要するになんで「いった」なのか分からんというのが結論であるが
ところで、この「いった」というのは方言なのか?普段当たり前に使っているので当然共通語だと認識しているのだがはたして全国において通じるものなのだろうか。
「ねんきのいった」が共通語なんだからくどうようだが「としいった」も「としのいったしゅう」とすれば共通語に違いないとは思っているが。
例文
「としいったしゅうのゆうこんだで間違いはないらあ。」
「そんなもんかねえ。」
「そんなもんだよを。」
「いいよ、じゃまあそうしまい。」
遠州弁的言い回し
「いもしんに」
以前「いもせんに」という記事を書いたが、その継ぎ足し。みたいなもん。
「いもしんに」は「居もしない」+「に」
砕けて訳さば「いねえじゃねえか」・「いないじゃないのさ」。「いないねっ」と強く言い切るとかでも使われる。

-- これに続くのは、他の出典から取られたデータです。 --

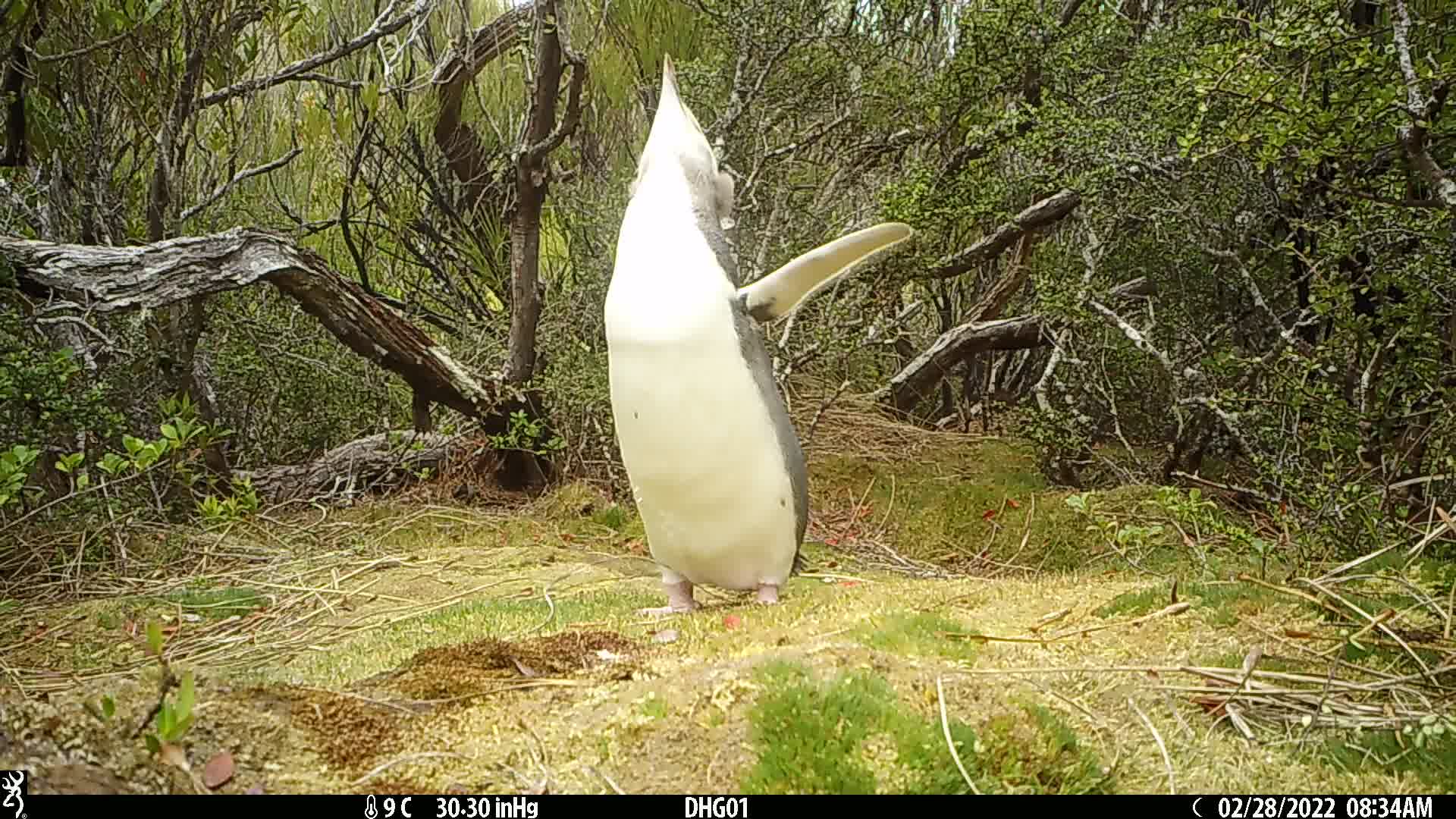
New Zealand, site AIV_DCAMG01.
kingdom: Animalia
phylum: Chordata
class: Aves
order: Sphenisciformes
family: Spheniscidae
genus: Megadyptes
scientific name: Megadyptes antipodes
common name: yellow-eyed penguin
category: yellow eyed penguin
Yellow eyed penguin (yellow-eyed penguin) (Megadyptes antipodes).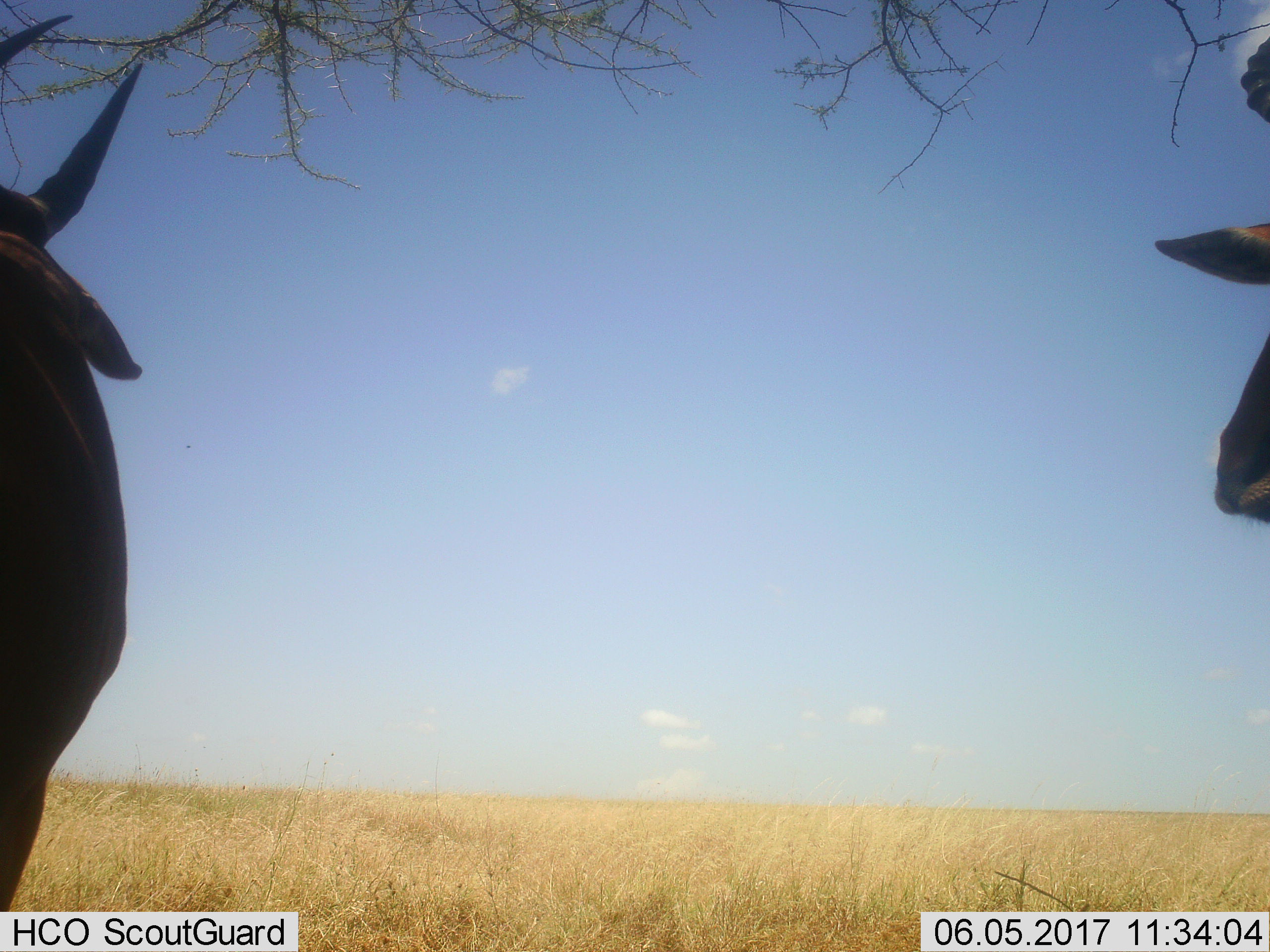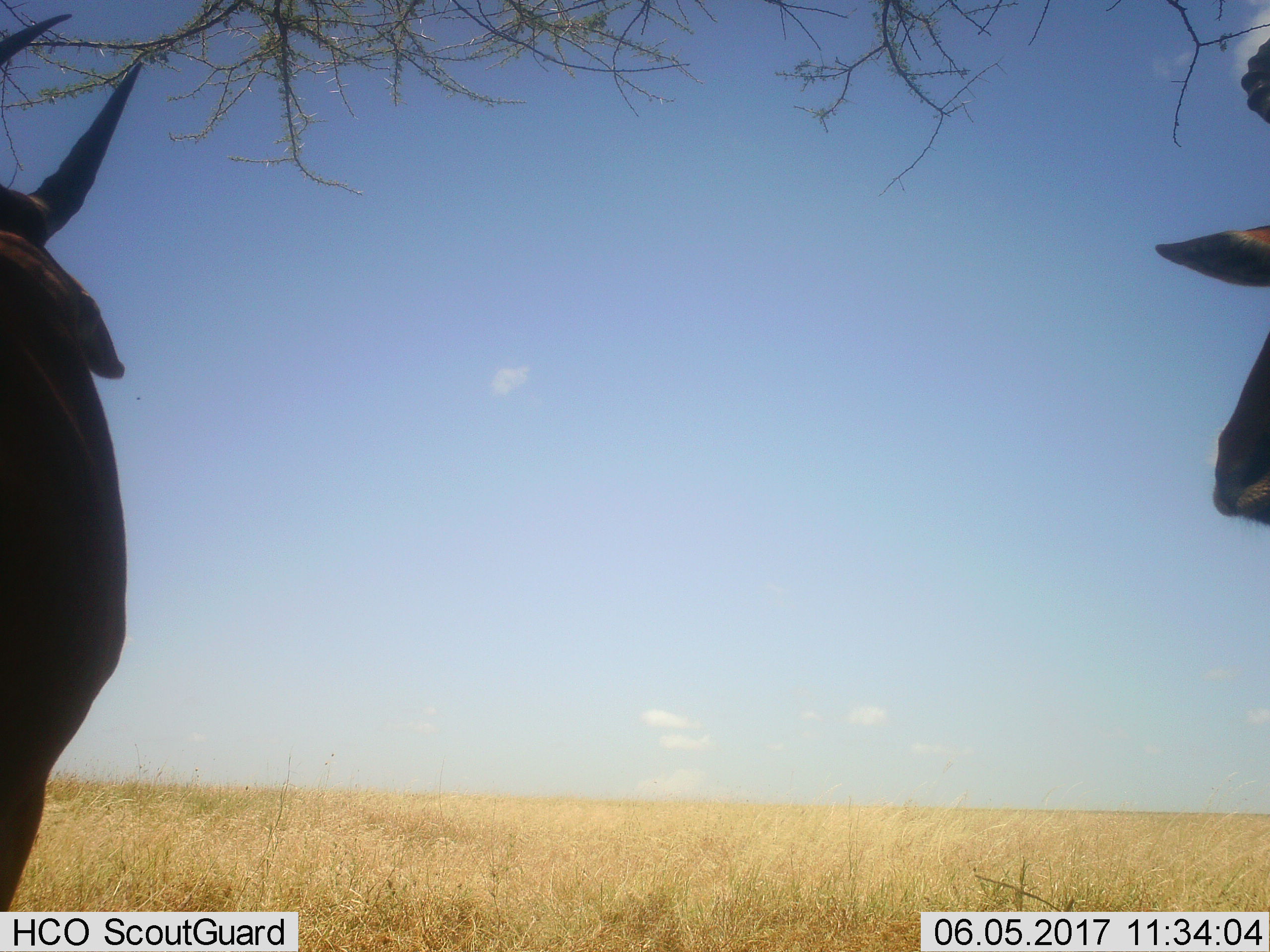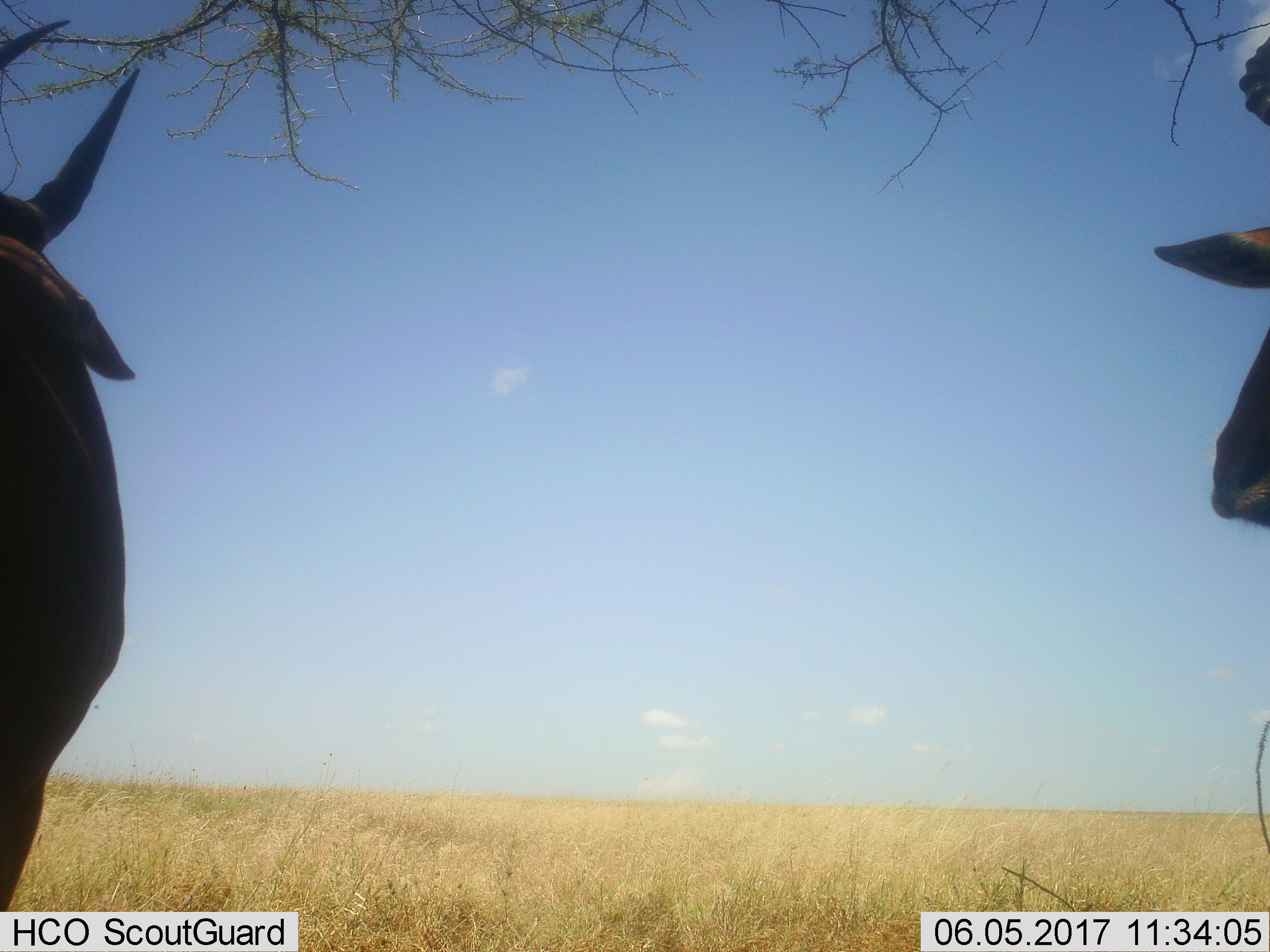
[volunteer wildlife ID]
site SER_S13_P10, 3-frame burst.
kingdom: Animalia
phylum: Chordata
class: Mammalia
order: Artiodactyla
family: Bovidae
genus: Damaliscus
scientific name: Damaliscus lunatus jimela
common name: topi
Topi (Damaliscus lunatus jimela), count 2. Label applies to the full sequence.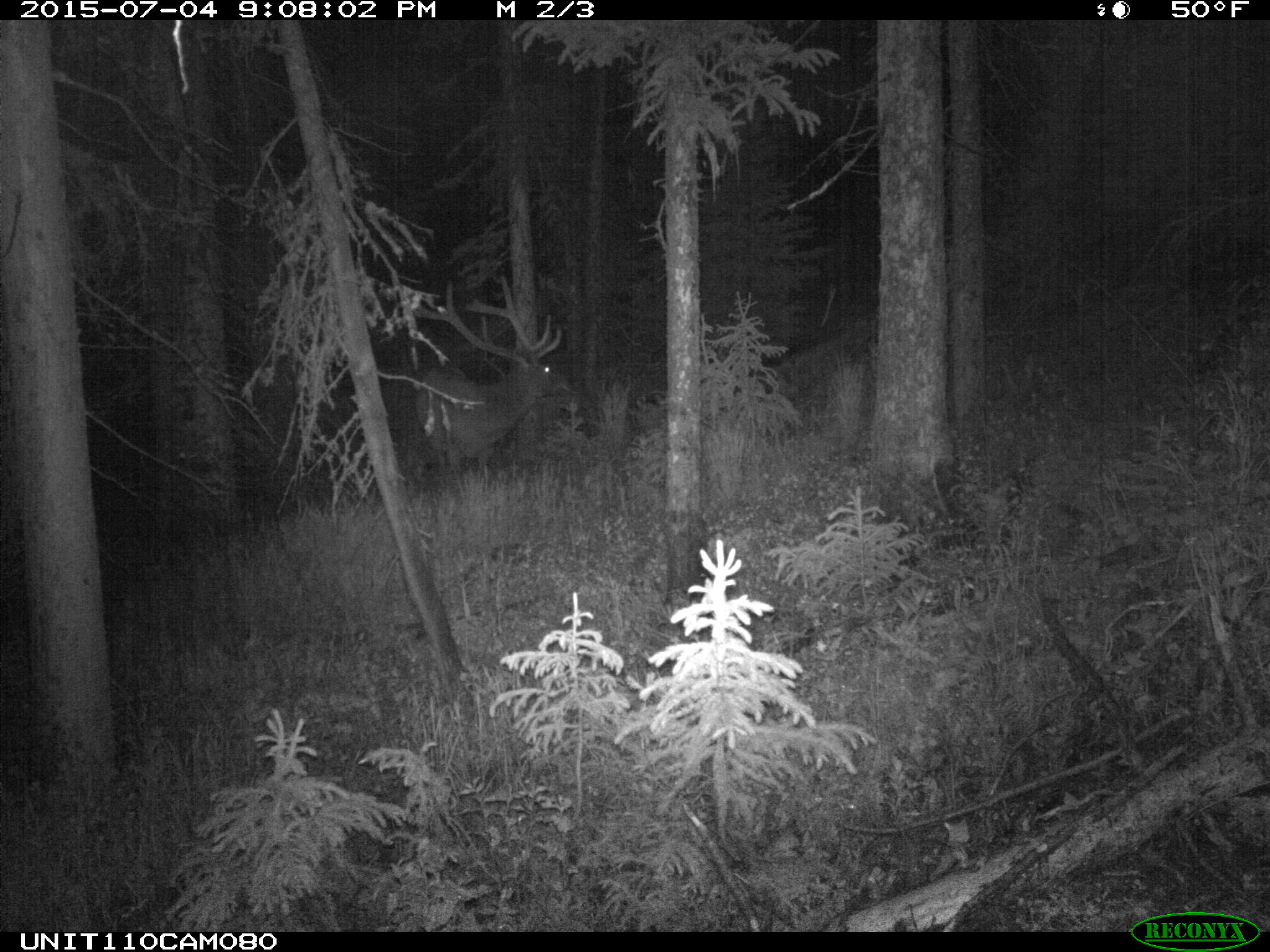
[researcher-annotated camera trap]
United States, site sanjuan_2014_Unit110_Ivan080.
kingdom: Animalia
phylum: Chordata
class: Mammalia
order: Artiodactyla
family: Cervidae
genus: Cervus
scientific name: Cervus elaphus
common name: red deer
Cervus elaphus (red deer).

「どこにいもしんに」を直訳すると「どこにも居もしないよ」・「(絶対)どこにもいないねっ」とかになろうか。
「に」は「よ」もしくは「かよ」とか「のさ」とかいったもので、効能は問い詰めてる勢いを増す効果がある。
例文
「きのうどうしたよを。行かんかっただけえ。」
「待ち合わせしただにつれん現われんかった。」
「あれえ、行ったっつってたにい。遭えなんだだ?」
「うそだよを。一時間以上待ったし、がんこ探いただにいんかったにい。」
「変だやあ。駅前のベンチんとこでずっと待ってたっつってたけどやあ。」
「そんなとこいもしんに。絶対いんかった。」
携帯の無い時代でないと成立しない話しである。
遠州弁的言い回し
「なにがあ」
「なにがじゃ」と「なにがだ」。
どちらも「なにがだよ」と言ってるわけであるが
遠州ではどちらかといえば「なにがだ」がよく使われる傾向にあろうか。
じゃあ、遠州弁ではとなると
「なにがあ」
と発することになろうか。(女性表現なら「なにがよを」)
「が」を強く言う。
「が」は鼻濁音では無いものと鼻濁音のものと二種類があってそれぞれのニュアンスが異なる。
鼻濁音の「なにがあ」だと嫌そう・うるさいと感じているという勢いが付く。
鼻濁音で無い「なにがあ」だと反論・不同意を表わす勢いが付く。
「なにがじゃ」・「なにがだ」とニュアンスが同じなのは鼻濁音では無い「なにがあ」ということになろうか。
蛇足だが「な」を強く言う「なにがあ」は空々しいとかすっとぼけた勢いとかが付く。まあ共通語とほぼ同じ。
例文
「ちゃんとやってるだけえ。全然進んじゃいんじゃん。」
(ちゃんとやっているのかよ。全然進んでいないじゃないか。)
「なにがあ。ちゃんとやってるよっ。」
鼻濁音での「なにがあ」だと訳は「うるさいなあ。ちゃんとやってるって。」
鼻濁音で無い「なにがあ」だと「なんだと?ちゃんとやってるだろうが。」
といった風になる。
遠州弁的言い回し
「みんしゅう」
これはあくまで言葉遊びの冗句です。
「みんしゅうのみんしゅうによるみんしゅうのための」
共通語だったら「民衆の民衆による民衆の為の」となるが
遠州弁だということになると
「見ん衆の見ん衆による見ん衆のタメの」
となる。訳は
「見ん衆」→「(何かを)見ない人」ということにすれば
「見ない人の見ない人による見ない人と同格の人の」
もしくは「見ん衆」→「見た事無い人」→「知らない人」ということにしたら
「知らない人の知らない人による知らない人と同列な人の」
という風になる。
蛇足だが、「見ない」の「ない」が「ん」に変わって「見ん」となると考えるよりも「見ぬ」の「ぬ」が「ん」に変わるものと考えた方がなんかしっくりくる。